Apparently, the cost of transporting the Buran to Germany, and the construction of a new hall to house the shuttle, was over $15 million.

Buran on Rhine pontoon

Buran foating on Rhine

Buran Rhine Side View

Buran Rhine Night from side

Buran Soviet Flag

(Pictures with permission of: Torsten Dillenburg, Marc-Cologne, Walter Kraegeloh, eternaltedium, Joachim S Muller and Netream.


  • The last surviving Buran has been exhibited around the world – most notably at the 2000 Olympic Games in Sydney – and will now be on display at the Technik Museum Speyer in Mannheim, Germany.

    I beg your pardon, but the museum is not located in Mannheim. As the name indicates, the “Technik Museum Speyer” is located in “Speyer”, just like the “Tower of London” is located in “London”, not “Manchester”.

    Evidence: here

    I sincerely apologize for causing this inconvenience. Dear moderator, please feel free to also remove this comment (fully or in part), should my remark again hurt the tender feelings of some fellow commenter and is being deemed suitable to spark a debate.

    In case my apology should not be considered being comprehensive and satisfying enough, I offer to contact the museum management and will ask to have the museum moved to Mannheim.

  • Apologies Heribert, my knowledge of German geography is clearly not up to scratch.

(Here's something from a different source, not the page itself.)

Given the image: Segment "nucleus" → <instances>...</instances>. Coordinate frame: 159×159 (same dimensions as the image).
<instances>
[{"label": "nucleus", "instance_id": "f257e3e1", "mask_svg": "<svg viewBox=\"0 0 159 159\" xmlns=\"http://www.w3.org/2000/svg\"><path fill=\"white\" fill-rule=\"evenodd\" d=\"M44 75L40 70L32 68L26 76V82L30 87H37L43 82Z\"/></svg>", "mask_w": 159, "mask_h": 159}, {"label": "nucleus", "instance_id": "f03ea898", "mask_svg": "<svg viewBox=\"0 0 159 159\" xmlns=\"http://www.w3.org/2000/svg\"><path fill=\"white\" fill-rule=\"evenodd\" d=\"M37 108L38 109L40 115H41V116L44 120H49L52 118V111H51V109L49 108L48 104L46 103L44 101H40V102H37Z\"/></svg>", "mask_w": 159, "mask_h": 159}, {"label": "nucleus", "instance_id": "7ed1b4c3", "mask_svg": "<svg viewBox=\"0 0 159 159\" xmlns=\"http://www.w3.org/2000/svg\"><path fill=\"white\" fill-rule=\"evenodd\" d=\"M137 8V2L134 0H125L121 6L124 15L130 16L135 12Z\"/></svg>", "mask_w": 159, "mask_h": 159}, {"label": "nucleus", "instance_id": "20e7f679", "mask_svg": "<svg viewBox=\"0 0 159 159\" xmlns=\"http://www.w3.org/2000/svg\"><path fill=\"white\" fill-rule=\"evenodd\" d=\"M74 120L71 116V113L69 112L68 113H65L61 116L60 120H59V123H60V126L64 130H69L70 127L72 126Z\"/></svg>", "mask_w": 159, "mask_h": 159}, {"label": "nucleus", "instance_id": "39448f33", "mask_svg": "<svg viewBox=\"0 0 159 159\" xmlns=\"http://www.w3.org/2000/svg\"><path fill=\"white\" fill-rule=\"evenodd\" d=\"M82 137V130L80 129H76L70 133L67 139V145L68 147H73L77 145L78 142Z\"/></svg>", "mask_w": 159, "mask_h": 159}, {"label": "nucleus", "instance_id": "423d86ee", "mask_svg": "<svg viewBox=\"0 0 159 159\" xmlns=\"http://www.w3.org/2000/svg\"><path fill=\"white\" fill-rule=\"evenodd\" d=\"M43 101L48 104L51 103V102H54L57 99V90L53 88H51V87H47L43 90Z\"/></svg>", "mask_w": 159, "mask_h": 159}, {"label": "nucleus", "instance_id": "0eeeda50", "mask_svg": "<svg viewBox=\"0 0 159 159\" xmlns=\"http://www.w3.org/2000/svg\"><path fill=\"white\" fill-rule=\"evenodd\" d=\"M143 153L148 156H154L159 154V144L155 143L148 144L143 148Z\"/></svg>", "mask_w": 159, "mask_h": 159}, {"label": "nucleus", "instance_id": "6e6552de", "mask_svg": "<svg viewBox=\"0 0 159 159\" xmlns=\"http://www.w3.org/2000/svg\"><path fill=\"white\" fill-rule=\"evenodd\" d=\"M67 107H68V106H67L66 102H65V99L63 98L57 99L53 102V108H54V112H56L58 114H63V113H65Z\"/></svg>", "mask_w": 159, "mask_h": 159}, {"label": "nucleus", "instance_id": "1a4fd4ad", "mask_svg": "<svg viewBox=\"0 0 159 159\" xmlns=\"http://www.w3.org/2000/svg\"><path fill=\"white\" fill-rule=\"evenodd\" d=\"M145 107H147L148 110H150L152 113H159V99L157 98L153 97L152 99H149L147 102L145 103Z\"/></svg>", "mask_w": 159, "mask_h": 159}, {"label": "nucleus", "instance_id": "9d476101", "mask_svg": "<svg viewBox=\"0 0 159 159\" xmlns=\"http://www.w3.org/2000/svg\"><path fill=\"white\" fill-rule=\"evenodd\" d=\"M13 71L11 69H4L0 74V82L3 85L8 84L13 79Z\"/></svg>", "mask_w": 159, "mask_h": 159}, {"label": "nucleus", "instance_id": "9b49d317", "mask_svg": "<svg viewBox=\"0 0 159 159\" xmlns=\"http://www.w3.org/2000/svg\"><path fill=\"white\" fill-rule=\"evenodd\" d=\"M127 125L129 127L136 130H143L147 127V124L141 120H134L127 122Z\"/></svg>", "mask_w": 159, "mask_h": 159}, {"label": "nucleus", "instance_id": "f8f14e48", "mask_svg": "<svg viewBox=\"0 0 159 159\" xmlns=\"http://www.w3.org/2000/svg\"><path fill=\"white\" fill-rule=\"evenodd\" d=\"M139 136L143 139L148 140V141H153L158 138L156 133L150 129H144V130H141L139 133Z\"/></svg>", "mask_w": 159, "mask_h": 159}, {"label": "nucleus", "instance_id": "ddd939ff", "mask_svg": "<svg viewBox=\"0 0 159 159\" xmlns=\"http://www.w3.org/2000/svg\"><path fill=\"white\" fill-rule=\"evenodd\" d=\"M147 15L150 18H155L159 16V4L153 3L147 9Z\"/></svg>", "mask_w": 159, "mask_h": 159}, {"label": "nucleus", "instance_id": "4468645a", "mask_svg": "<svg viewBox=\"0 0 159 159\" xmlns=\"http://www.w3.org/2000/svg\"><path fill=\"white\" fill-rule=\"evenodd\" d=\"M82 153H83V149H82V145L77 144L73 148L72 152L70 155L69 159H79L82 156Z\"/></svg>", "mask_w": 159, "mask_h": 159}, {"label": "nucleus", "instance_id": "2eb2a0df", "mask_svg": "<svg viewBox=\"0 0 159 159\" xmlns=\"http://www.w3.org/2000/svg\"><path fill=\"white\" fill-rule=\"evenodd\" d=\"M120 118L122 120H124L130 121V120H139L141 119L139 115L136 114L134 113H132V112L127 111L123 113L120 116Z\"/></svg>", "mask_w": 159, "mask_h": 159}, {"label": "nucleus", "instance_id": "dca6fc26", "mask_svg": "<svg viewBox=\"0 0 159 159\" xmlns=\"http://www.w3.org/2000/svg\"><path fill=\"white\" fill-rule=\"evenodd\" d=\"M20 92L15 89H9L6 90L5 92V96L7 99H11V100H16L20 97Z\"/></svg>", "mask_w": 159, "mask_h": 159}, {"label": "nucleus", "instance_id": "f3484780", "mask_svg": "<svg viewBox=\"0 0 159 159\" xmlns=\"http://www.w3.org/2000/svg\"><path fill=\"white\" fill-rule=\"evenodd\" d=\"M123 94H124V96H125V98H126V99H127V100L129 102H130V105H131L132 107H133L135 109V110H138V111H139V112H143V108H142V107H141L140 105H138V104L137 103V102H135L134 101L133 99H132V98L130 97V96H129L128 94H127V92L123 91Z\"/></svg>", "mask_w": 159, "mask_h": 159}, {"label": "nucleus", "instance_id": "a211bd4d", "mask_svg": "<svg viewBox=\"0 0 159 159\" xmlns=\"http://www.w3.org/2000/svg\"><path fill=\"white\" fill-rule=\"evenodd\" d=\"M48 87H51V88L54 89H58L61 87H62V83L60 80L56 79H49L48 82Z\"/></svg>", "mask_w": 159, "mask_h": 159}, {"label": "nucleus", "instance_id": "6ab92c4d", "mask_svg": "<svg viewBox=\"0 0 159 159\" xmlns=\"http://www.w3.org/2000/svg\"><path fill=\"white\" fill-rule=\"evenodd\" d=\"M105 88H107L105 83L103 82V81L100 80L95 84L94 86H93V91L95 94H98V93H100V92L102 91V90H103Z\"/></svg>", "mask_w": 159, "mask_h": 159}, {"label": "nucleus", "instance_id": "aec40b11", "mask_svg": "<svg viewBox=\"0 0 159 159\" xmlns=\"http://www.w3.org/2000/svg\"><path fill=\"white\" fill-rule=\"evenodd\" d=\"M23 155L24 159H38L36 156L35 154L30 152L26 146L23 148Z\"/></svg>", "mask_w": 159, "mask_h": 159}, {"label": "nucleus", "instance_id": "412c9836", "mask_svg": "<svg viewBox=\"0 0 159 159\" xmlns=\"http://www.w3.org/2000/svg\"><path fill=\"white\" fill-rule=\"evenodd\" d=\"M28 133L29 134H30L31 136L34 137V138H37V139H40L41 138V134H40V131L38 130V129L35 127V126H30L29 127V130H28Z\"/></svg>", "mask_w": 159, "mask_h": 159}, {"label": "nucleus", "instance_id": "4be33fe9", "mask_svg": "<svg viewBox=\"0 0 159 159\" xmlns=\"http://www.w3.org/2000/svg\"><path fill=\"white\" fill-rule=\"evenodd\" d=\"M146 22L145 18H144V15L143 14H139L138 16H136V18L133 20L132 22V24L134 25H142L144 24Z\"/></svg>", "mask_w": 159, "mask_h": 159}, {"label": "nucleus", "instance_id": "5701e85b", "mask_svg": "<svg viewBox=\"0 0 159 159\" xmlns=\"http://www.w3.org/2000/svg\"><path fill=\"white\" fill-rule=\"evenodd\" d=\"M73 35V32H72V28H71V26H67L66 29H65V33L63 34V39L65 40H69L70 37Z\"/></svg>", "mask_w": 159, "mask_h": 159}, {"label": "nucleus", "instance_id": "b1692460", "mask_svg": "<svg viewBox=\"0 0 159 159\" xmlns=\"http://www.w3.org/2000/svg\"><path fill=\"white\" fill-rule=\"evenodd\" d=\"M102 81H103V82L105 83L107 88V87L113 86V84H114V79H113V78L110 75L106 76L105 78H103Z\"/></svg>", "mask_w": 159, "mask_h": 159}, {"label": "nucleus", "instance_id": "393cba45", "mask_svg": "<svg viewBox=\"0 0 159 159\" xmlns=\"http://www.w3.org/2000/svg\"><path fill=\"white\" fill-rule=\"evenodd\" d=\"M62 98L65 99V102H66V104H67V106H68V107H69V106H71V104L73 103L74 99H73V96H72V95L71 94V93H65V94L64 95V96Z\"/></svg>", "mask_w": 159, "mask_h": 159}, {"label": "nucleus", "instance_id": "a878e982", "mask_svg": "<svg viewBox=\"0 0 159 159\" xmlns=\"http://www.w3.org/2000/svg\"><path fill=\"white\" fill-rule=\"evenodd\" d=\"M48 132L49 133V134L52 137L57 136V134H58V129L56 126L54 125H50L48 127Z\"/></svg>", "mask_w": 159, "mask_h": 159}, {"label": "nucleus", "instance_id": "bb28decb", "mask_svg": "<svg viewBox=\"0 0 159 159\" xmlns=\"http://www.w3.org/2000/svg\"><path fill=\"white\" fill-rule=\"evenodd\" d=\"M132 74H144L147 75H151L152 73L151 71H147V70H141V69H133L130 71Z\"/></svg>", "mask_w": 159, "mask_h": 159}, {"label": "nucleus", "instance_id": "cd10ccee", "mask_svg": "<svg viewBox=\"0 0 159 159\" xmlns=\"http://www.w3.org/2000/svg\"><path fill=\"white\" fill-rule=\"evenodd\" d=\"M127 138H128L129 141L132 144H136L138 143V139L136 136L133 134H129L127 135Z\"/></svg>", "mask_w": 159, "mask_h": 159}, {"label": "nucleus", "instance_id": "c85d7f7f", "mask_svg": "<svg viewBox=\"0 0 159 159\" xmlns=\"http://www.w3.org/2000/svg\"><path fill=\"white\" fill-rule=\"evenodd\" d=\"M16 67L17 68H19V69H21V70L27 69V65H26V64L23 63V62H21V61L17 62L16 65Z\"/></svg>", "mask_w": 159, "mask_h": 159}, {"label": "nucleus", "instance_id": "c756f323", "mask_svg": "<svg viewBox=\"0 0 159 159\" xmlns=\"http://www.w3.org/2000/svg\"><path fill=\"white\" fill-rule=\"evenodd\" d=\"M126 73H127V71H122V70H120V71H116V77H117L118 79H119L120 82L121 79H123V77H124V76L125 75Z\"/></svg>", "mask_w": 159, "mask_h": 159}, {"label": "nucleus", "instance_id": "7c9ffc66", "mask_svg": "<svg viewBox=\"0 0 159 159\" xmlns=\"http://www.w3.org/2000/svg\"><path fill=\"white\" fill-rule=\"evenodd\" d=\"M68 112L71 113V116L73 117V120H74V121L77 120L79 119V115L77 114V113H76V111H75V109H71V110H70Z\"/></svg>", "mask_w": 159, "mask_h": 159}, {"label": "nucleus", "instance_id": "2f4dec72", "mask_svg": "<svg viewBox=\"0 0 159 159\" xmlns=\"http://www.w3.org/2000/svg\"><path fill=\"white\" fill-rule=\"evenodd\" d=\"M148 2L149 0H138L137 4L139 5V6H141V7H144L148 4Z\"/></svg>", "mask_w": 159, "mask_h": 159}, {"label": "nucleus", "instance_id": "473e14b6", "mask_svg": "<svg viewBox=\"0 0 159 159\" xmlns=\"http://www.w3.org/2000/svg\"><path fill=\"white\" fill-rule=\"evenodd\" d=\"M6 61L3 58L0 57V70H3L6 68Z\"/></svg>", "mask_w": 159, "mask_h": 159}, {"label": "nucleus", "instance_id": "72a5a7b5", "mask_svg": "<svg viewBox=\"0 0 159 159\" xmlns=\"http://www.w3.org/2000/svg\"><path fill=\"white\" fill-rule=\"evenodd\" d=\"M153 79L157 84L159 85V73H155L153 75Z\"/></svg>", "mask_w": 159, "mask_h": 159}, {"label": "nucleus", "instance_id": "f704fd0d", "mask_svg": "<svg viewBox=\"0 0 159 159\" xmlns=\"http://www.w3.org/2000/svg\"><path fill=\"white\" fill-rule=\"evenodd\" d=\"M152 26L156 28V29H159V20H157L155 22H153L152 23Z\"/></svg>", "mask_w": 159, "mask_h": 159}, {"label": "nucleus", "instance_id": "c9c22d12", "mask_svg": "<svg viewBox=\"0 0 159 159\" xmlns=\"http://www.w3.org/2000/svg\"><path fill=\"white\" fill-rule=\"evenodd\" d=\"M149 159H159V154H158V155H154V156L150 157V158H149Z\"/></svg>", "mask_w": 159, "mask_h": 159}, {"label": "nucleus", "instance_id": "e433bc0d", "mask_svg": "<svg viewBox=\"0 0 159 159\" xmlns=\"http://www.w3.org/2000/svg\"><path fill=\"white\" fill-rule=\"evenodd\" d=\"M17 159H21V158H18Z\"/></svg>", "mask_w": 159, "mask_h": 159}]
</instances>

    I’ve corrected the error and the Buran has now magically moved 25km to the South of Mannheim, thus saving the museum’s adminstrators the logistical and financial headache of having to move their newly constructed shuttle hangar. 🙂

  • Well done Andy ! Btw … I saw the Buran on the river Rhine, the 4th picture (from the bottom) shows it when passing Düsseldorf. It was the second time I saw such special cargo being transported upstream. Some time ago a Russian Tupolev Tu-144 was transported to the museum that way as well.

    It was huge and white … had no KAL livery … and it wasn’t followed by evil Russian (or German) fighters either. But yes, the cabin lights were turned off.

  • I think they’ve also transported a submarine to Speyer via the same method – not sure it was Soviet though.

  • The Tu-144 was transported to the Museum Sinsheim which is (at least seems to be) a branch of the museum at Speyer. They also have a Concorde there. The submarine you mentioned is U-Boat U9 (German classification 205) and located at the mueum in Speyer. The submarine U9 was built by the Kieler Howaldtswerke and put into service on 11 April 1967.

    To particularly attract English and Irish visitors, the museum has also bought the famous “Houseboat Sean o’Kelley”. Here’s a video. Enjoy !

  • Hey Gentlemen,

    I saw the Buran years ago, at Park Kultury. The pics dont show you how big it really is. An impressive beast no doubt. Its great that its getting a nice retirement home though, rather than among drinkers and hawkers in Gorky Park.

  • I’m just wondering why the whoever owned it sold the thing. It’s not like the Russian government is in dire straits for fast cash these days, if they were in possession. But then again, Russia has been quite willing to sell off its culture in the rush (again) to grow economically, which also carries a lot of Westernization baggage.